17 March

Krishnamurti In India: The Last Decade

Rajghat 1985  – 3rd Public Talk

39    K: Meditation as is generally practised is to cultivate this dullness. Right? And therefore gradually make the brain subservient, quiet. And when you feel quiet, you say, ‘My God, everything is achieved’. For the speaker that is not meditation at all. Don’t ask how to meditate. It is like asking a carpenter how to build a beautiful cabinet. If he is a good carpenter, you don’t have to tell him. So we are not asking how to meditate, but we are asking what is meditation? Two different things altogether. Not how, but what is meditation? As is generally practised, it is a series of achievements. Right? And you say, ‘Buddha is enlightened’. I don’t know what that means but that doesn’t matter.

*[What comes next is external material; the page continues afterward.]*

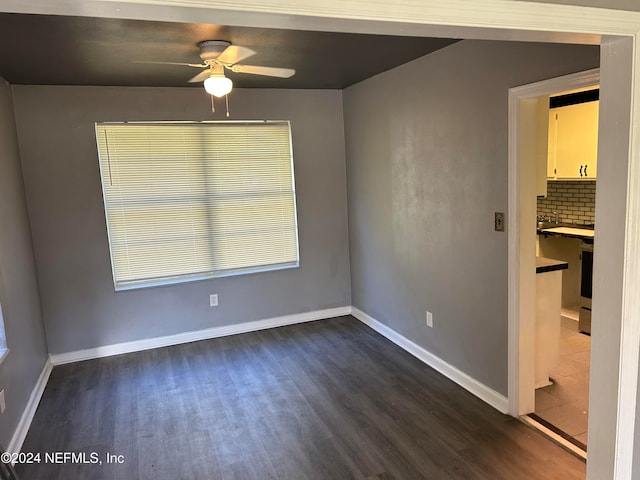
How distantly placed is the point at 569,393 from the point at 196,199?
3.49 meters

40    So, when you compare, which is meditation – ‘ma’ as I said means in Sanskrit ‘measure’. ‘I was this today, I’ll be better tomorrow’. That is measurement. Right? So measurement has no place in meditation. Measurement has great place from the Greeks onwards. Measurement is necessary in all technology – in all technology, whether you build a chair, or the most complicated trajectory to go to the moon. Measurement is necessary. So we are saying, meditation implies total freedom from all comparison and measurement. Now this is difficult because meditation is something marvellous if you know what to do – not you, meditation.

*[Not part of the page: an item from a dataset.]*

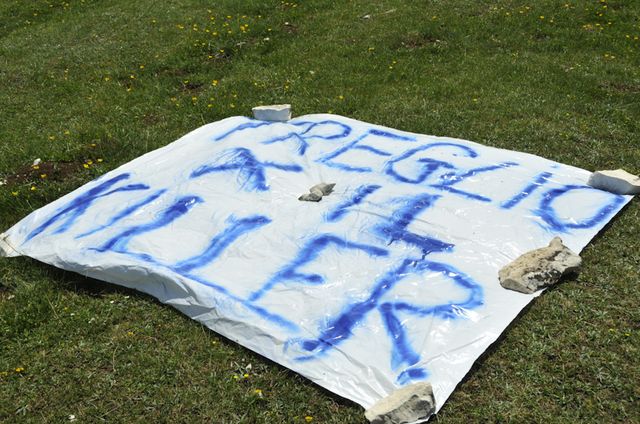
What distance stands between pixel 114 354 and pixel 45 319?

41    The meditator is different from meditation. As long as there is a meditator, there is no meditation. You understand all this? Because the meditator is concerned about himself – how he is progressing, what he is doing, ‘I hope I will be better tomorrow’, anxiety, in meditation there is no meditator at all. Once you have seen this, sir, for yourself, the beauty of it, the depth of it, the subtleness of it.

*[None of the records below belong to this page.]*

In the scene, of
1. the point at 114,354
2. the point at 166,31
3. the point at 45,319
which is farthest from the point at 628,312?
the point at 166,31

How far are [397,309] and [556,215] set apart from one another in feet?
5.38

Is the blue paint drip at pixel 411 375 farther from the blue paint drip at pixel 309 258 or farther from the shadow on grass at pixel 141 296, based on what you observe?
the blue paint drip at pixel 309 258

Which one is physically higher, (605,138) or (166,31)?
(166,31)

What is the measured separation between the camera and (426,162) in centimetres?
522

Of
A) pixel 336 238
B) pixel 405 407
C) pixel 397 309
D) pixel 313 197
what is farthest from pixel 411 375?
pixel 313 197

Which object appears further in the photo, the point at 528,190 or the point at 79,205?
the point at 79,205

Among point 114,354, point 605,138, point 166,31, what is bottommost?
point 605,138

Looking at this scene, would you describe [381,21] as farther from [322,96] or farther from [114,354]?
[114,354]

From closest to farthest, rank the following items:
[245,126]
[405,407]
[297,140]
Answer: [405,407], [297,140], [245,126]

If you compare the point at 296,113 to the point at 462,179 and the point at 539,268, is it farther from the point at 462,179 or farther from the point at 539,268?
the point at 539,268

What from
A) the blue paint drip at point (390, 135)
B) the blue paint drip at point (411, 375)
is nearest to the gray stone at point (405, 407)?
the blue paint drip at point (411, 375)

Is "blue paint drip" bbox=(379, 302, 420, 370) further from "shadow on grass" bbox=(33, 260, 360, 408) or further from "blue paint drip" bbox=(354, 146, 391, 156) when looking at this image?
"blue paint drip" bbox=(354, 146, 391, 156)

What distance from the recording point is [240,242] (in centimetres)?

42    So, the practice of meditation is no meditation. Sitting on the banks and looking… You know – making the mind more and more dull, and say, ‘Yes, I’ve spent an hour, marvellous’, and you prostrate to him, touch his feet. By the way, please don’t touch my feet. That’s most undignified, as a human being. You can hold my hand any amount you like, but not the feet of somebody, it’s inhuman, undignified. Right. So meditation is something that cannot be practised, as you practise a violin, a piano. In singing you practise. That means that you want to reach a certain level of perfection. And in meditation there is no level, nothing to be achieved. Therefore it is not a conscious, deliberate meditation. I wonder if you understand all this. There is a meditation which is totally undirected, totally, if I can use the word, unconscious. It is not a deliberate process. Let’s leave that. We can spend a lot of time on this – an hour, more, a whole day, the whole of your life to find this out.